HotCSE Seminar
Computational Science & Engineering
Wednesday March 08, 12pm-1pm, 1116-E Klaus

Polyadic Regression and its Application to Chemogenomics

Ioakeim (Kimis) Perros
Advisor: Prof. Jimeng Sun


We study the problem of Polyadic Prediction, where the input consists of an ordered tuple of objects, and the goal is to predict a measurement associated with them. Many tasks can be naturally framed as Polyadic Prediction problems. In drug discovery, for instance, it is important to estimate the treatment effect of a drug on various tissue-specific diseases, as it is expressed over the available genes. Thus, we essentially predict the expression value measurements for several (drug, gene, tissue) triads. To tackle Polyadic Prediction problems, we propose a general framework, called Polyadic Regression, predicting measurements associated with multiple objects. Our framework is inductive, in the sense of enabling predictions for new objects, unseen during training. Our model is expressive, exploring high-order, polyadic interactions in an efficient manner. An alternating Proximal Gradient Descent procedure is proposed to fit our model. We perform an extensive evaluation using real-world chemogenomics data, where we illustrate the superior performance of Polyadic Regression over the prior art. Our method achieves an increase of 0.06 and 0.1 in Spearman correlation between the predicted and the actual measurement vectors, for predicting missing polyadic data and predicting polyadic data for new drugs, respectively.

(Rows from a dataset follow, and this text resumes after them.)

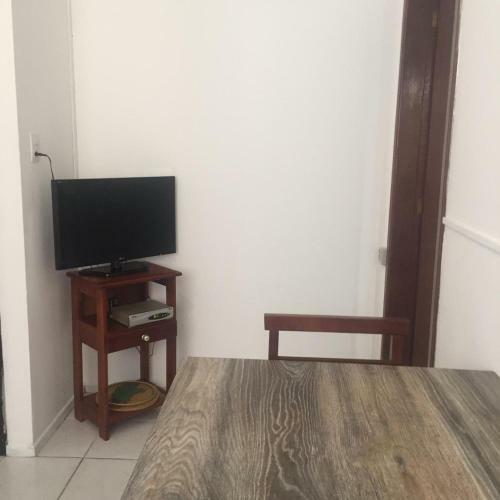 Apartamento Residencial Adolfo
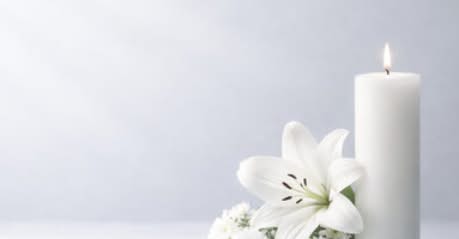 Brycen Bailey Obituary: Redwater High School Class of 2025 Graduate Remembered by Texarkana Community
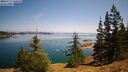 ./images/quadra/bluff/20260714/bluff20260714_132001M.jpg
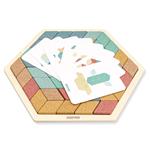 1_Produkt\3xxx\303021_6_Mosaikpuzzle_Korko.jpg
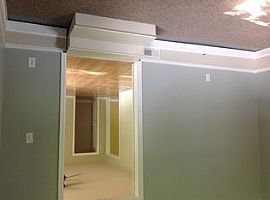 1701 Tammany Dr, Nashville, Tn 37206 3 Beds 1 Bath 1,230 Sqft in Nashville, TN (Photo 11 of 12)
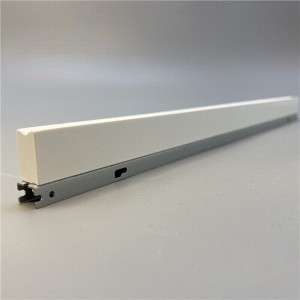 Drum Lubricant Bar RICOH MPC3003 MPC3004 MPC3503 MPC3504 MPC4503 MPC4504 IMC2000 IMC2500 IMC3000 IMC3500 IMC4500 IMC5500 IMC6000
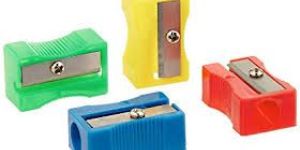 Sharpener
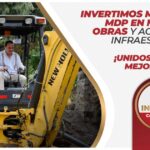 Gobierno de Morelos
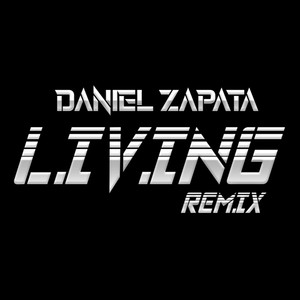 LIVING (Remix)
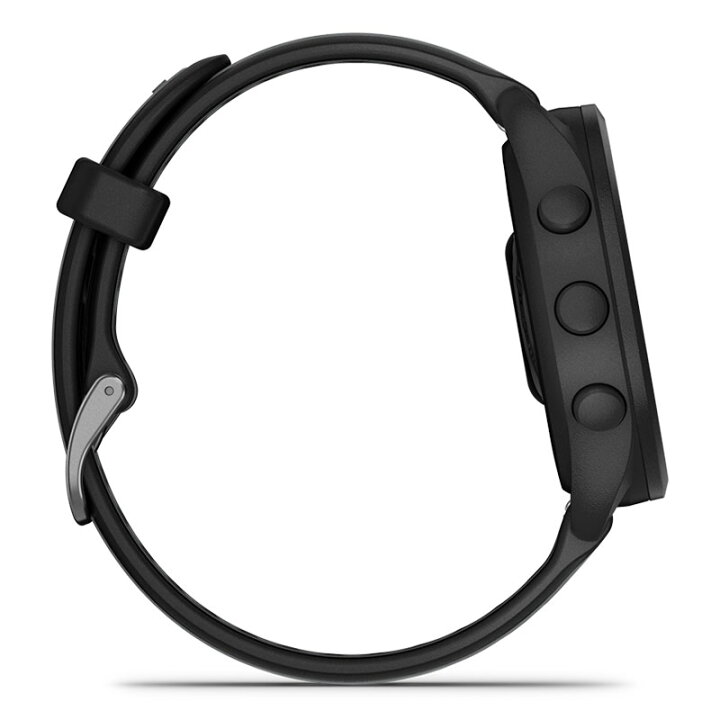 楽天市場】【無金利ローン可】 ガーミン スマートウォッチ GARMIN 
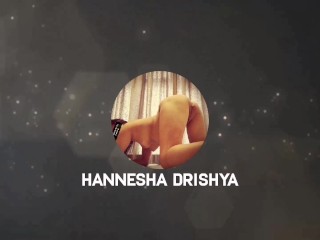 My pussy is very wet.  Maybe someone wants to lick my pussy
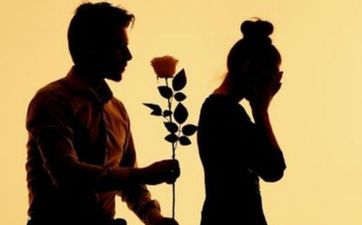 2025年10月21日农历九月初一可以复婚吗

Ioakeim (Kimis) Perros ( earned the Diploma and M. Sc. degrees in Electronic & Computer Engineering from the Technical University of Crete, Greece, in 2012 and 2014 respectively. He is currently with the SunLab group, working as a Research Assistant and pursuing a Ph.D. degree in Computational Science & Engineering from the Georgia Institute of Technology. He has also interned at the Health Informatics Division of Weill Cornell Medicine. His general research interests span the areas of Data Mining, Machine Learning and Healthcare Analytics. His current research focus is on developing tensor methods for computational medicine.